— CONSIGNES —
1. Reprenez l'extrait sur les Brandons en commençant par "Mais venant de" et en allant jusqu'à "casser une jambe...", avec "devantures" substitué à "vitrines".
2. Prolongez l'extrait sur les Brandons à la suite de sa dernière phrase.

— EXTRAIT DE PAGE —
%%

Mais venant de responsables d'une association, qui ont décidé en séance de comité des textes à écrire, non, c'est inexcusable. Ont-ils pensé au mal qu'ils allaient faire aux propriétaires des vitrines et aux gens qui se sentiraient visés par ces propos? Il faut être "bouchés à l'émeri" pour faire des conneries pareilles! Et si en plus, l'un d'entre eux est un élu politique, alors là c'est le pompon! On commence à comprendre pourquoi les citoyens ne vont plus voter. Parce que, plutôt que d'aller au bureau de vote pour élire un irresponsable comme ce bonhomme, il vaudrait mieux se casser une jambe...

Alors voilà, question Brandons, tout est dit. C'est le rejet absolu, la condamnation sans réserves et unanime. Sauf pour les autorités locales qui semblent ne pas partager l'indignation populaire.

%%

— DONNÉES AFFICHÉES —
%%

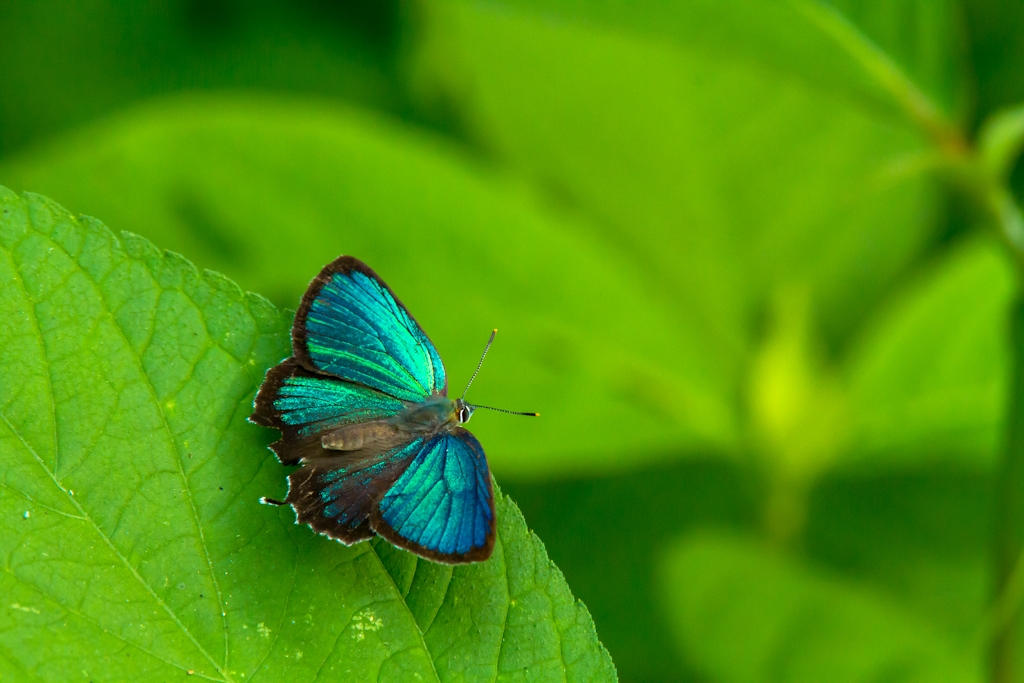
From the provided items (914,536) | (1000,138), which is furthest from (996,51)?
(1000,138)

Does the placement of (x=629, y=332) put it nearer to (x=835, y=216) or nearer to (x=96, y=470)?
(x=835, y=216)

%%

— RÉPONSES PAR CONSIGNE —
1.
Mais venant de responsables d'une association, qui ont décidé en séance de comité des textes à écrire, non, c'est inexcusable. Ont-ils pensé au mal qu'ils allaient faire aux propriétaires des devantures et aux gens qui se sentiraient visés par ces propos? Il faut être "bouchés à l'émeri" pour faire des conneries pareilles! Et si en plus, l'un d'entre eux est un élu politique, alors là c'est le pompon! On commence à comprendre pourquoi les citoyens ne vont plus voter. Parce que, plutôt que d'aller au bureau de vote pour élire un irresponsable comme ce bonhomme, il vaudrait mieux se casser une jambe...

2.
Quelle est donc cette mollesse du cerveau qui leur permet d'accepter l'inacceptable? Et bien mes chers, c'est la même mollesse qui permet à nos autorités fédérales de couper les subsides à l'UNRWA et à ne ne rien dire face aux massacres qui ont lieu chaque jour que Dieu fait à Gaza, en Cisjordanie et au Liban. Là aussi il faudrait réfléchir à ce que signifie assassiner, jour après jour, un peuple maintenu prisonnier dans un ghetto, tuer des pères, des mères, des enfants, des papys, des mamys, et en estropier encore plus. Ceux qui font ça devraient se souvenir que certains de leurs parents et grands-parents ont connu les mêmes peurs, ces mêmes angoisses il n'y a pas si longtemps. Et eux ont été contents, en leur temps, d'avoir eu des "Justes" pour les soutenir dans leur détresse.

J'aimerais tellement que nous, citoyens d'un pays paisible et confortable, soyons ces "Justes" qui s'indignent, certes des actions de ces jeunes écervelés payernois qui ont oublié toute décence, mais aussi et surtout de ceux qui tuent en toute impunité en Palestine.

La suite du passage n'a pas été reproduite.